Work item: Set out the records below again exactly; skip the images.
── Data for this task ──
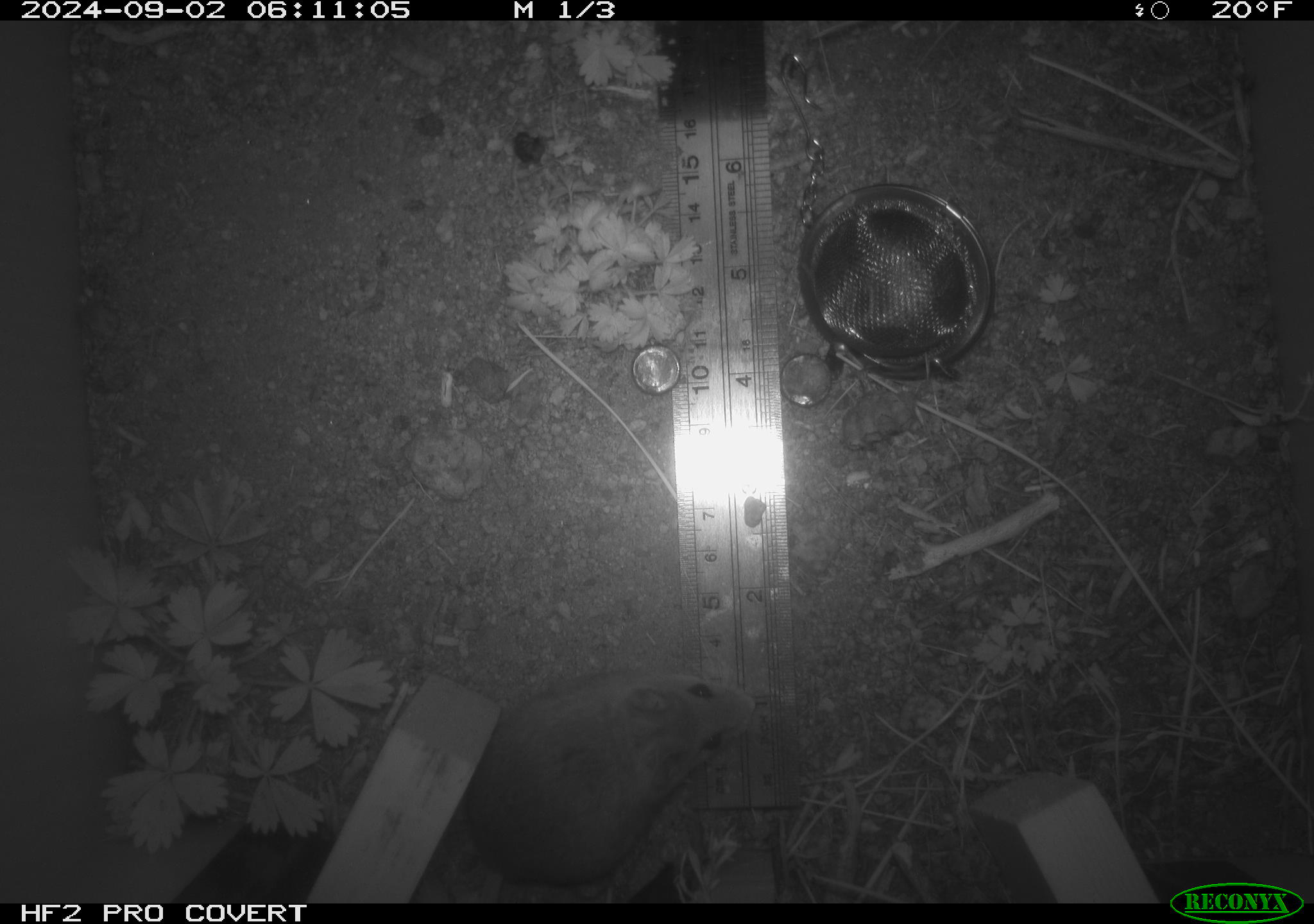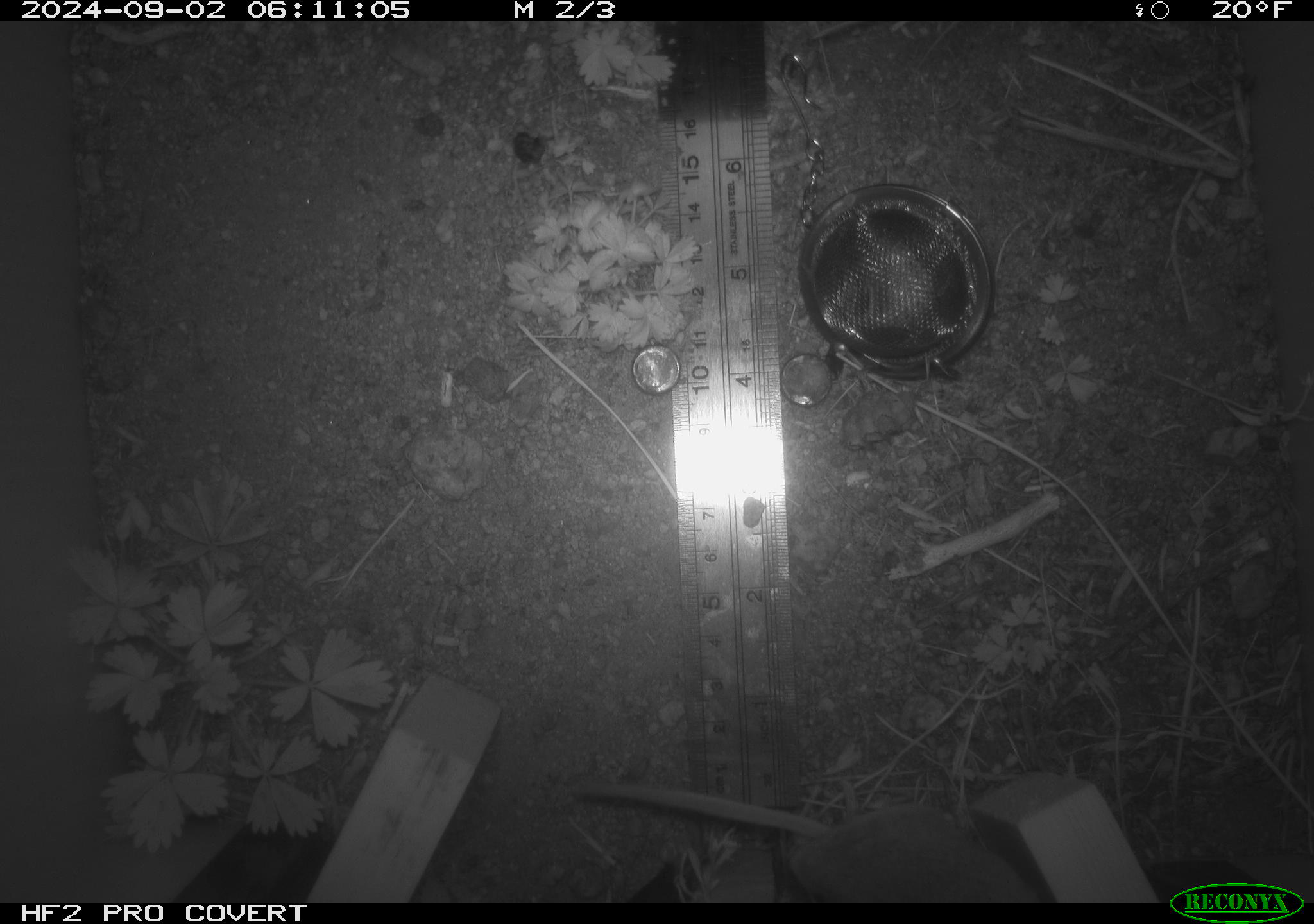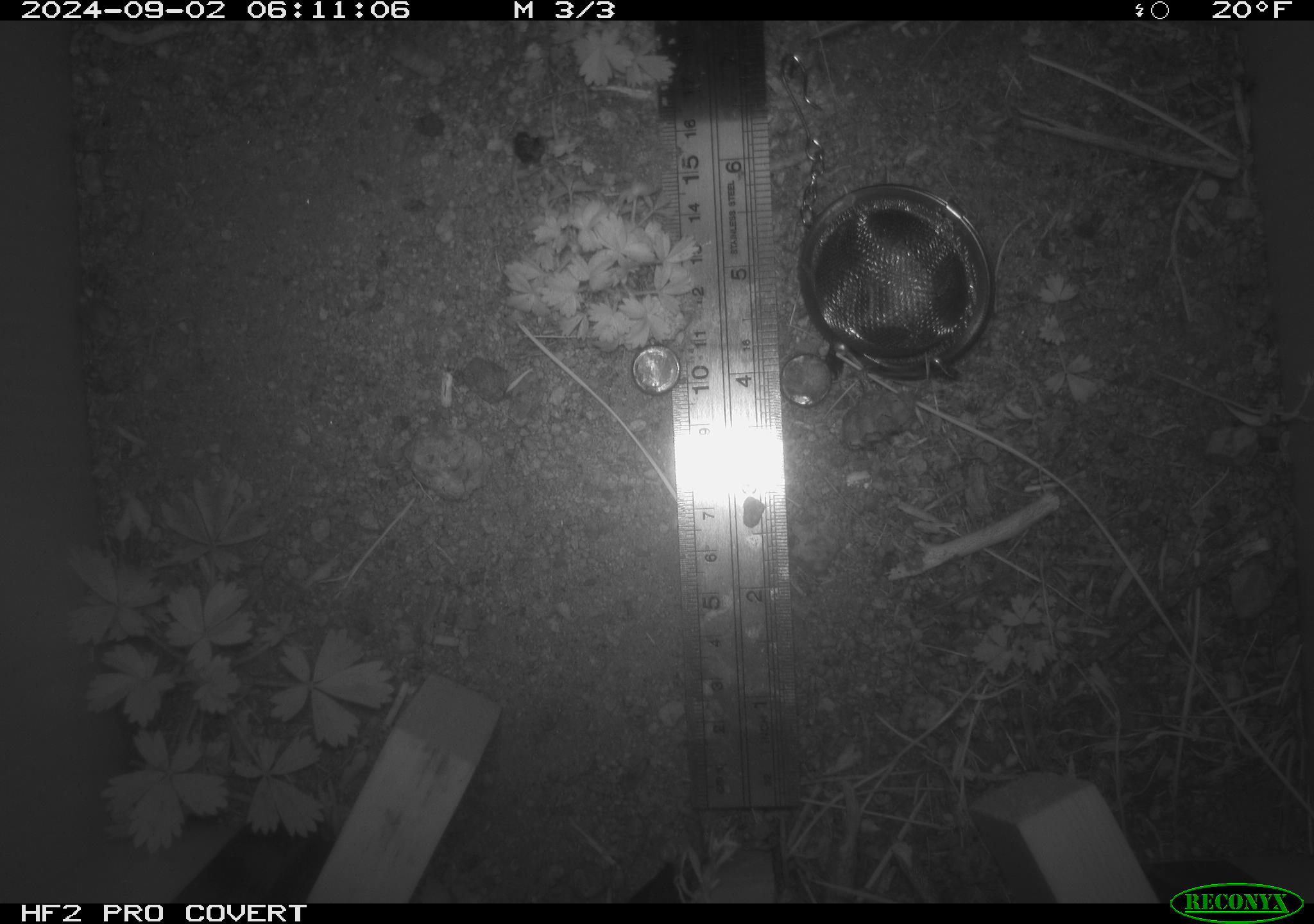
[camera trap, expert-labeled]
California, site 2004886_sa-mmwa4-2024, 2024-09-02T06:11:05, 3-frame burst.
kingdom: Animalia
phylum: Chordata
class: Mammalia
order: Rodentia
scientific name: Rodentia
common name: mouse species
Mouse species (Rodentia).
───
Completed task:
[camera trap, expert-labeled]
California, site 2004886_sa-mmwa4-2024, 2024-09-02T06:11:05, 3-frame burst.
kingdom: Animalia
phylum: Chordata
class: Mammalia
order: Rodentia
scientific name: Rodentia
common name: mouse species
Mouse species (Rodentia).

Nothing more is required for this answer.